The Pew Research Center is out with new polling on the Keystone XL pipeline that mirrors earlier, strongly favorable surveys by other public opinion surveys:
In terms of policy proposals currently under consideration in Washington, there is far more support than opposition for building the Keystone XL pipeline that would carry oil from Canada’s oil sands to refineries in Texas. … Among those who have heard at least a little about the Keystone XL pipeline, 66% say the government should approve the pipeline, while just 23% say it should not.
The poll’s splits show that Keystone XL support is broad:
Republicans are far more likely than Democrats or independents to have heard about the pipeline. Among those aware of this issue, 84% of Republicans say the government should build the pipeline, while just 9% say they should not. Independents, by greater than two-to-one (66% to 27%) approve of its construction. Democrats who have heard about the pipeline also are supportive – 49% approve of building the pipeline and 33% disapprove.

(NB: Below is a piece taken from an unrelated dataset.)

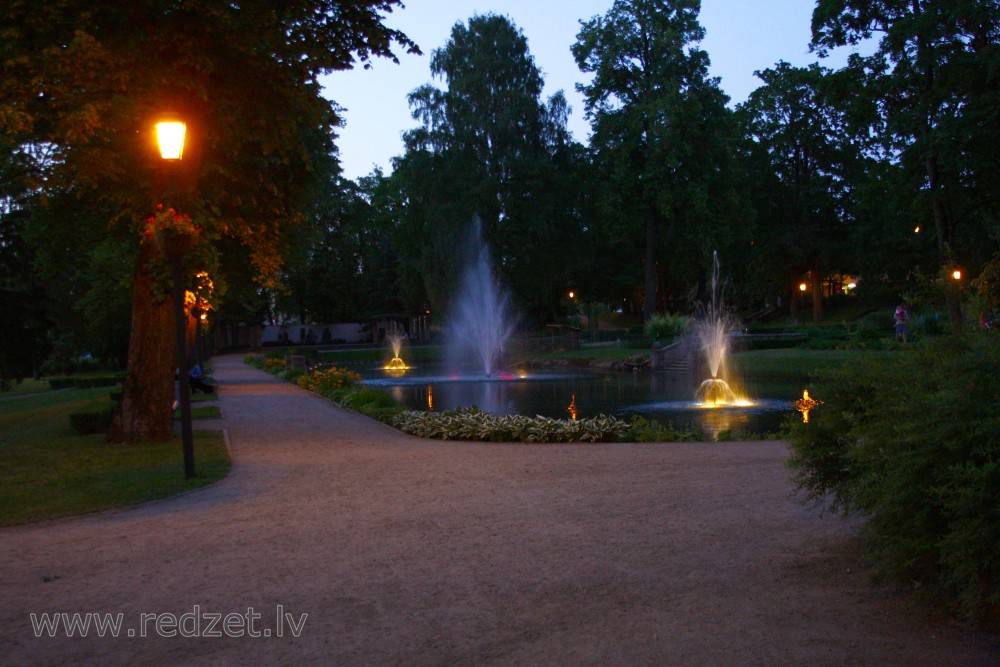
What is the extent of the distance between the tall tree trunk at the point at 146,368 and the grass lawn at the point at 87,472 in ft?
1.43

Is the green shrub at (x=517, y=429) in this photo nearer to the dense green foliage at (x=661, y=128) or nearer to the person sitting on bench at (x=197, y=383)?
the person sitting on bench at (x=197, y=383)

Again, Pew is finding what others already have found, that there’s a U.S. consensus for building the Keystone XL – to strengthen our energy relationship with Canada, make our energy future more secure and create jobs.
Earlier this month a Fox News poll found that 67 percent of respondents said the pipeline should be built, while just 25 percent opposed it. Last month a Rasmussen Reports poll put the Keystone XL’s support at 56 percent, while a United Technologies/National Journal Congressional Connection poll had favorability at 64 percent.
Certainly, the momentum of that kind of public support isn’t unnoticed. Montana Gov. Brian Schweitzer tells The Canadian Press the Keystone XL makes too much sense to be stopped by Washington politics:
“Blah, blah, blah, Washington, D.C., politics. If you want to get something a) not done and b) cussed and discussed, send it to Washington, D.C. It’s got to get built.”
We and a strong majority of Americans agree.